Join us for the latest Department of Geography and Planning Seminar Series: Ecosystem Resilience and Circular Health, with Dr. Bing Xu.
- Date: Friday, May 22, 2026
- Time: 8:00-9:30am
- Location:
This event is open to all students, faculty, staff, and members of the public.
Abstract
This talk introduces the concept of circular health, the feedback loop in which climate change degrades ecosystems, degraded ecosystems generate health risks, and the resulting health burden erodes communities’ capacity for environmental stewardship. Drawing on two decades of work at the intersection of remote sensing, disease ecology, and public health, Professor Xu shows how she has built the observational and modelling tools needed to study these loops as an integrated system. She demonstrates this through three lines of evidence: global ecosystem monitoring at scale, 10-metre wetland mapping, wildland-urban interface fire risk, and urban vegetation cooling under extreme heat; climate-driven disease transmission models that have revealed how environmental change shapes outbreaks of avian influenza, hantavirus, dengue, and COVID-19; and analyses of how infrastructure inequality amplifies these risks for vulnerable populations. She closes by discussing how these global-scale tools can support place-based research where climate, ecosystems, and health converge, turning circular health from concept into practice.
Biography
Bing Xu is Professor in the Department of Earth System Science and Academic Lead of the Ecology Discipline at Tsinghua University. She is a Fellow of the International Society for Digital Earth and directs the Ministry of Education's Field Station for East Asian Migratory Birds and Habitat Ecology. She holds an MS and PhD in Environmental Science from UC Berkeley and previously held faculty positions at Texas State University and the University of Utah. Her research integrates high-resolution remote sensing, spatial analysis, and bioinformatics to monitor environmental change and its impacts on human health, developing models of infectious disease transmission that link environmental change, pathogen evolution, and disease dynamics across scales.

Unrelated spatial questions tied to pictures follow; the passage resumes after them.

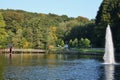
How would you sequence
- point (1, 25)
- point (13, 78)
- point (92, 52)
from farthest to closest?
point (1, 25) → point (92, 52) → point (13, 78)

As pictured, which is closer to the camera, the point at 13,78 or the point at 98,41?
the point at 13,78

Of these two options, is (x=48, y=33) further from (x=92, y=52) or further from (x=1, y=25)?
(x=92, y=52)

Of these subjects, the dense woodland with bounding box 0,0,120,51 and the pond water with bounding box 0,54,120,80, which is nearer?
the pond water with bounding box 0,54,120,80

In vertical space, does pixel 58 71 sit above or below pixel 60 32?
below

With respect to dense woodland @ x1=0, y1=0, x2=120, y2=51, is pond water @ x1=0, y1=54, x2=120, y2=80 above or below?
below

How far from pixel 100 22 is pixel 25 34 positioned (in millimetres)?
27019

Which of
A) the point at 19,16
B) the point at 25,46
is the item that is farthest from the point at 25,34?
the point at 19,16

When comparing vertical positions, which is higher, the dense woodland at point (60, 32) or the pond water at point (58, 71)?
the dense woodland at point (60, 32)

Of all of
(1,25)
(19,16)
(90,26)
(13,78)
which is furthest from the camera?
(19,16)

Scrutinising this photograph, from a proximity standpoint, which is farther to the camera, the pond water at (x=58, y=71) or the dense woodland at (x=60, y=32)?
the dense woodland at (x=60, y=32)

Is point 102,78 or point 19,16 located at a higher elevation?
point 19,16

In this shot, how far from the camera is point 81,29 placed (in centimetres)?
14550

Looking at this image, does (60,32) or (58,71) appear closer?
(58,71)

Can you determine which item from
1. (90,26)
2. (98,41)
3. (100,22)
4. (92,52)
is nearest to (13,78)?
(92,52)
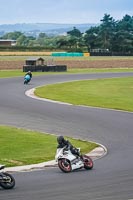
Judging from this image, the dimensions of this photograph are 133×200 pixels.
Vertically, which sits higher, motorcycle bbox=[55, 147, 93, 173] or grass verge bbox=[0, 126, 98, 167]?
motorcycle bbox=[55, 147, 93, 173]

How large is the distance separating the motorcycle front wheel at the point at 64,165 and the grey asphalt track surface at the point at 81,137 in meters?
0.14

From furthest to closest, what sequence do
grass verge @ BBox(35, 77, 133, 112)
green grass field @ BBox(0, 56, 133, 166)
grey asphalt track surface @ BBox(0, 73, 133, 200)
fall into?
grass verge @ BBox(35, 77, 133, 112) < green grass field @ BBox(0, 56, 133, 166) < grey asphalt track surface @ BBox(0, 73, 133, 200)

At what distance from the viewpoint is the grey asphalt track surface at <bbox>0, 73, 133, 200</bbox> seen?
1340 cm

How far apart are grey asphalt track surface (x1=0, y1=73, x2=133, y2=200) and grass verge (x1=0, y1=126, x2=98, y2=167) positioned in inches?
40.6

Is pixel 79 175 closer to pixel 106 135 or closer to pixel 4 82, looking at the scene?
pixel 106 135

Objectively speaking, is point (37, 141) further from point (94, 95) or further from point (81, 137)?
point (94, 95)

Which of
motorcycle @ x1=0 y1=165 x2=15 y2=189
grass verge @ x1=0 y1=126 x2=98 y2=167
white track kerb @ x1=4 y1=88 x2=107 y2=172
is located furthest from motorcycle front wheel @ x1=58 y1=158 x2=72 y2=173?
motorcycle @ x1=0 y1=165 x2=15 y2=189

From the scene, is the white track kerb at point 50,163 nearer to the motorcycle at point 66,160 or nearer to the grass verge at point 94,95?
the motorcycle at point 66,160

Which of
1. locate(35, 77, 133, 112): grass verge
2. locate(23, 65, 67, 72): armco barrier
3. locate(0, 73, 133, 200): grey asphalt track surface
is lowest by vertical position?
locate(23, 65, 67, 72): armco barrier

She has published over 200 refereed SCI journal articles in venues including PNAS and The Lancet, with 30,000+ Google Scholar citations and an H-index of 83. Her awards include the Elsevier Atlas Award, AAG Early Career Award, University of Utah Superior Research Award, and recognition for her contributions to combating COVID-19 at Tsinghua University. She has served as President of Chinese Professionals in Geographic Information Science (CPGIS), Chief Scientist of China's National Fundamental Research Program, and on the editorial boards of Scientific Data, ISPRS Journal of Photogrammetry and Remote Sensing, and Annals of GIS, among others.